Multi-Modal Guide¤
This guide covers working with multi-modal data in Workshop, including aligned datasets, modality fusion, cross-modal generation, and best practices for multi-modal generative models.
Overview¤
Workshop's multi-modal system enables working with multiple data modalities (image, text, audio) simultaneously, supporting alignment, fusion, and cross-modal generation tasks.
-
Modality Alignment
Create aligned multi-modal datasets with shared latent representations
-
Paired Datasets
Handle explicitly paired multi-modal data with alignment scores
-
Modality Fusion
Combine information from multiple modalities for joint representations
-
Cross-Modal Generation
Generate one modality from another (e.g., image from text)
-
Shared Latent Space
Learn unified representations across modalities
-
JAX-Native
Full JAX compatibility with efficient batch processing
Multi-Modal Datasets¤
Aligned Multi-Modal Dataset¤
Create datasets with aligned samples across modalities:
import jax
import jax.numpy as jnp
from flax import nnx
from workshop.generative_models.modalities.multi_modal.datasets import (
create_synthetic_multi_modal_dataset
)
# Initialize RNG
rngs = nnx.Rngs(0)
# Create aligned multi-modal dataset
dataset = create_synthetic_multi_modal_dataset(
modalities=["image", "text", "audio"],
num_samples=1000,
alignment_strength=0.8, # 0.0 = random, 1.0 = perfectly aligned
image_shape=(32, 32, 3),
text_vocab_size=1000,
text_sequence_length=50,
audio_sample_rate=16000,
audio_duration=1.0,
rngs=rngs
)
# Access multi-modal sample
sample = dataset[0]
print(sample.keys())
# dict_keys(['image', 'text', 'audio', 'alignment_score', 'latent'])

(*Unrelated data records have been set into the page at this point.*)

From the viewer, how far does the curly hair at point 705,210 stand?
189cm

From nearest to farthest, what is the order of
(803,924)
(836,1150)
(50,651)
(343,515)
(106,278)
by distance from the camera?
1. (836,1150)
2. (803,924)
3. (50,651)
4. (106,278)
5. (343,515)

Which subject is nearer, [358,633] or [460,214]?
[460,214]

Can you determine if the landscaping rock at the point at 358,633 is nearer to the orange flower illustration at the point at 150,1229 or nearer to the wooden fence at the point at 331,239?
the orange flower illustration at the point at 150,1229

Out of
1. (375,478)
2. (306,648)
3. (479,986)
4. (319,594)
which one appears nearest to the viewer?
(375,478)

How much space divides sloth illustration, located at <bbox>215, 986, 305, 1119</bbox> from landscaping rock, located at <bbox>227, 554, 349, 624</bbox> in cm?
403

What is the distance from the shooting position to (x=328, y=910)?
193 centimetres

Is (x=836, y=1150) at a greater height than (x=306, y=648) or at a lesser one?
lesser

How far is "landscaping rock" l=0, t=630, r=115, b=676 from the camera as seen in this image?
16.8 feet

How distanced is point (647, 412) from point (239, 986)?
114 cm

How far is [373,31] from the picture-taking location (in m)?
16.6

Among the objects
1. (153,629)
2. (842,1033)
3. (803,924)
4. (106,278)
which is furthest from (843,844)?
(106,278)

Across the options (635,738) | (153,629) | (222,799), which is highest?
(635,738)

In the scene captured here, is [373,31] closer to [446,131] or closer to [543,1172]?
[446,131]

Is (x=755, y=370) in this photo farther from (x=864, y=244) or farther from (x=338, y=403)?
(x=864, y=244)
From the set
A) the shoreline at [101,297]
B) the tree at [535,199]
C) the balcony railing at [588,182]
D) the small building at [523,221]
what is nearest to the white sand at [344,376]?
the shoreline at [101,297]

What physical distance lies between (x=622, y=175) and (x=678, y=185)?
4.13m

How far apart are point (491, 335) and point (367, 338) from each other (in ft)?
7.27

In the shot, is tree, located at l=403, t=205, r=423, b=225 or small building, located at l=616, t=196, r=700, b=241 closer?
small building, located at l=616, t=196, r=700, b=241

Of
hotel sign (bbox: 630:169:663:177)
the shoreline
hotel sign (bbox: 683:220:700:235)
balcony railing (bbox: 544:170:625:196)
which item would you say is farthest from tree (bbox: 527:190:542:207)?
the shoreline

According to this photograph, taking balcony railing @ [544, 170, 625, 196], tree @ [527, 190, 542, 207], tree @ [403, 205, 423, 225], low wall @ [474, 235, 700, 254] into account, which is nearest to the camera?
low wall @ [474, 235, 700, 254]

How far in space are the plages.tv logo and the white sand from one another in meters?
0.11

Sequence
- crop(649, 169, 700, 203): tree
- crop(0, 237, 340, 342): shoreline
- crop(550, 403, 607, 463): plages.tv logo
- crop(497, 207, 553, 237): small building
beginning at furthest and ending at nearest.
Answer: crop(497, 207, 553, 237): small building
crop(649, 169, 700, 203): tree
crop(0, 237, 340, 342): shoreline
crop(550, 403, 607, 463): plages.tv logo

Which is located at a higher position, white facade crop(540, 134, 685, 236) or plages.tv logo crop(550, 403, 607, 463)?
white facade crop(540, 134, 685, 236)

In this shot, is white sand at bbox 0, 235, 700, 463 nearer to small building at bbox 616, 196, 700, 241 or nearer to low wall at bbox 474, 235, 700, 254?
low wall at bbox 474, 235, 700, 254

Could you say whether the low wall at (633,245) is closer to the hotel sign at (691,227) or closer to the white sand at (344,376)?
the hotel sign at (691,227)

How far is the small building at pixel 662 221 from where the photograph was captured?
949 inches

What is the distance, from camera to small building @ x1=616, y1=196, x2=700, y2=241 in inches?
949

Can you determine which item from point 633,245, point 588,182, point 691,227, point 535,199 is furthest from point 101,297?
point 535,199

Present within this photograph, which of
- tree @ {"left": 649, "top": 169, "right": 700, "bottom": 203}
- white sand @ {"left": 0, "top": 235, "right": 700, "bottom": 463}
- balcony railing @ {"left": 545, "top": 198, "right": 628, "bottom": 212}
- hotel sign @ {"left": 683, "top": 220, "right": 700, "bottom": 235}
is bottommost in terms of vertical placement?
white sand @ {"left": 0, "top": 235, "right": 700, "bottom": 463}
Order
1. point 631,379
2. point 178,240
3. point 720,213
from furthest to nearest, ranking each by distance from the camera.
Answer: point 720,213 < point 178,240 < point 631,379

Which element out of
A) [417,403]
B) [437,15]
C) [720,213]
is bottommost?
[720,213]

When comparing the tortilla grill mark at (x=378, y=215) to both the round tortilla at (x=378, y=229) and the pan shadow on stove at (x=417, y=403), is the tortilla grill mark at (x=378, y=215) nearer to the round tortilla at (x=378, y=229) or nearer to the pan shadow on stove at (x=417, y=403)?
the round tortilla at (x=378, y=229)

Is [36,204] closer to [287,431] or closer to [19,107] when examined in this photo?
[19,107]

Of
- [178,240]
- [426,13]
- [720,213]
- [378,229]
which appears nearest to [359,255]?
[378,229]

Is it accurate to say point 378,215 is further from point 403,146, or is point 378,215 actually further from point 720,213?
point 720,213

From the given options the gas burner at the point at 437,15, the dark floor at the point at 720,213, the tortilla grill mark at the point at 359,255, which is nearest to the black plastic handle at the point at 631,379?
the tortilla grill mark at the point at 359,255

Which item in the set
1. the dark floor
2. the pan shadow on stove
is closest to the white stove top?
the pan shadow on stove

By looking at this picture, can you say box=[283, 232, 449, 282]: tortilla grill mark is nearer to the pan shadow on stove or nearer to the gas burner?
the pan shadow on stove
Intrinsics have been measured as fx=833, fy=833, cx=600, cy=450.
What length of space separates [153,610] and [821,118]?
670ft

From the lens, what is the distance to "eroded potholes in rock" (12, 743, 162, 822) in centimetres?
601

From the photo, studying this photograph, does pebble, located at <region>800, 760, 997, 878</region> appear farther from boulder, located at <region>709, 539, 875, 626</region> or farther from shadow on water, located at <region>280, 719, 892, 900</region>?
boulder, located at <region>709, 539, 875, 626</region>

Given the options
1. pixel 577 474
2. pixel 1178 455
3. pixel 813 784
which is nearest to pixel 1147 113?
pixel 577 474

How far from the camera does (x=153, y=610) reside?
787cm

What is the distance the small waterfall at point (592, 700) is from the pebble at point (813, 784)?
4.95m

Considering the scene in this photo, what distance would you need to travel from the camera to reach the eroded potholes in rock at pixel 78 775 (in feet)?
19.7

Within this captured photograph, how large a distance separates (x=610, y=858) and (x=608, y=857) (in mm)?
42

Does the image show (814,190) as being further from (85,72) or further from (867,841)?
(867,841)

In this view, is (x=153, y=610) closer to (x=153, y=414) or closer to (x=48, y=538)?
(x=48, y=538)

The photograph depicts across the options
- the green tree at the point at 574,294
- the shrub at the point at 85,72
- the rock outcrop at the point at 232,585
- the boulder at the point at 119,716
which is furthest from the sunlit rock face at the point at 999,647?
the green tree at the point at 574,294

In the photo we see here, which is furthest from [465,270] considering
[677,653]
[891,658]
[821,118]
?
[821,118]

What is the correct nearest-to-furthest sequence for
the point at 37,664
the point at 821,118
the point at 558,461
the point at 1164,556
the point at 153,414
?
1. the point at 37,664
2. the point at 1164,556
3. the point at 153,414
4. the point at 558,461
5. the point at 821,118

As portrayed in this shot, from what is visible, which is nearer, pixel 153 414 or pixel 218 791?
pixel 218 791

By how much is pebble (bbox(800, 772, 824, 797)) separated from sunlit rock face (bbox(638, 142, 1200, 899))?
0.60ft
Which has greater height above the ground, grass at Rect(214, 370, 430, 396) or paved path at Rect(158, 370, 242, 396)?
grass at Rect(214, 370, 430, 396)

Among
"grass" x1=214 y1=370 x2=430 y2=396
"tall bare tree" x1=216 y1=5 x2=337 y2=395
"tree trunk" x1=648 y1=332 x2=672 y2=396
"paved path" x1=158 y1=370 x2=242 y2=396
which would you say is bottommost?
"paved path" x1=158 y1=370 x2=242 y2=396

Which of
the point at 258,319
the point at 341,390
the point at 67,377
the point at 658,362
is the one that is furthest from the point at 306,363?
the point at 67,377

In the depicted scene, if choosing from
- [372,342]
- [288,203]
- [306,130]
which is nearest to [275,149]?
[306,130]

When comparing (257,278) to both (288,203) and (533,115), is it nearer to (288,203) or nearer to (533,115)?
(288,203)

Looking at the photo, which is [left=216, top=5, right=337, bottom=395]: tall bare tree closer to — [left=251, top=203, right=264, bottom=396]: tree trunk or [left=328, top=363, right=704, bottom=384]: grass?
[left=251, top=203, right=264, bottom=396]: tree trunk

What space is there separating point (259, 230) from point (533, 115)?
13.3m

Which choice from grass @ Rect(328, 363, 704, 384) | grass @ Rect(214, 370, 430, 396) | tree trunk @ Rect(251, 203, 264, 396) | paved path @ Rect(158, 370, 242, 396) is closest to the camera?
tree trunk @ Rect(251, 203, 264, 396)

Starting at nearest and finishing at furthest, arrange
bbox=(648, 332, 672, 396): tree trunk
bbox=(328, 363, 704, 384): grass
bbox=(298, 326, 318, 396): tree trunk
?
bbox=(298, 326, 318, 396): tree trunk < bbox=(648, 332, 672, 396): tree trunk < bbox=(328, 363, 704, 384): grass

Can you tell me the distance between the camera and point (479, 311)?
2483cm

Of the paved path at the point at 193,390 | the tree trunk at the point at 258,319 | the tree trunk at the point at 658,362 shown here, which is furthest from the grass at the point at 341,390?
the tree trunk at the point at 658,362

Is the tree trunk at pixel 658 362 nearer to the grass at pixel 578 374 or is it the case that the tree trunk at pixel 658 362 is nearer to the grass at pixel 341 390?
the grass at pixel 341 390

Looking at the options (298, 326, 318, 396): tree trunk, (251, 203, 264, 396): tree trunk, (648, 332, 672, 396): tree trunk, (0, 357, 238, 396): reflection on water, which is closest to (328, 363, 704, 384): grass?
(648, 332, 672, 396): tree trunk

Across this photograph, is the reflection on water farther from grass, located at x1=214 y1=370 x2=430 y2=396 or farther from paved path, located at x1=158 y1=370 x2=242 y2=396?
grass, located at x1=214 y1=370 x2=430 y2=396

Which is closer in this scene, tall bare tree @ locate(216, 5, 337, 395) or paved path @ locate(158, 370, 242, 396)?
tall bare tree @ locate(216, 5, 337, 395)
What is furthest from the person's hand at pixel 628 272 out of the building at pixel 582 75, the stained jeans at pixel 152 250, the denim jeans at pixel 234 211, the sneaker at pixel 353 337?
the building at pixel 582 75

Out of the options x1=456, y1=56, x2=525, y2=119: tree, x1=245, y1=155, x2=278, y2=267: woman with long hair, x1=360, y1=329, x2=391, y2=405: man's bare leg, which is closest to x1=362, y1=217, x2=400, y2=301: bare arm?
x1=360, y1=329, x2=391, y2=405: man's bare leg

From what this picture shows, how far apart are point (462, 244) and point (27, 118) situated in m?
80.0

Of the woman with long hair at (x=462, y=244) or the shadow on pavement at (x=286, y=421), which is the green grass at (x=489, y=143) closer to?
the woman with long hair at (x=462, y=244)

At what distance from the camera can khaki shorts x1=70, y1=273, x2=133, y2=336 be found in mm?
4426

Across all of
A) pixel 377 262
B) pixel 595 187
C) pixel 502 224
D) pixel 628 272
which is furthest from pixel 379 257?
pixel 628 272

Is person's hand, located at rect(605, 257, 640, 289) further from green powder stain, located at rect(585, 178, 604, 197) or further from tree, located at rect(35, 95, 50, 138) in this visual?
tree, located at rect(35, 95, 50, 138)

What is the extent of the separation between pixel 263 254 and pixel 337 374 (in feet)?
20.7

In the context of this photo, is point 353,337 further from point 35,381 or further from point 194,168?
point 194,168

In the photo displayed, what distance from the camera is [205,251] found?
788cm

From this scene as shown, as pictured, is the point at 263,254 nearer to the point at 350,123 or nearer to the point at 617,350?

print(f"Image shape: {sample['image'].shape}") # (32, 32, 3)
print(f"Text shape: {sample['text'].shape}") # (50,)
print(f"Audio shape: {sample['audio'].shape}") # (16000,)
print(f"Alignment: {sample['alignment_score']}") # 0.8
print(f"Shared latent: {sample['latent'].shape}") # (32,)
Understanding Alignment Strength¤
The alignment strength controls how strongly modalities are correlated:
# Weakly aligned (more random)
weak_dataset = create_synthetic_multi_modal_dataset(
modalities=["image", "text"],
num_samples=1000,
alignment_strength=0.3, # 30% alignment
rngs=rngs
)
# Moderately aligned
moderate_dataset = create_synthetic_multi_modal_dataset(
modalities=["image", "text"],
num_samples=1000,
alignment_strength=0.6, # 60% alignment
rngs=rngs
)
# Strongly aligned
strong_dataset = create_synthetic_multi_modal_dataset(
modalities=["image", "text"],
num_samples=1000,
alignment_strength=0.9, # 90% alignment
rngs=rngs
)
# Perfect alignment
perfect_dataset = create_synthetic_multi_modal_dataset(
modalities=["image", "text"],
num_samples=1000,
alignment_strength=1.0, # 100% alignment
rngs=rngs
)
Paired Multi-Modal Dataset¤
For explicitly paired data:
from workshop.generative_models.modalities.multi_modal.datasets import (
MultiModalPairedDataset
)
# Prepare paired data
image_data = jnp.array([...]) # (N, H, W, C)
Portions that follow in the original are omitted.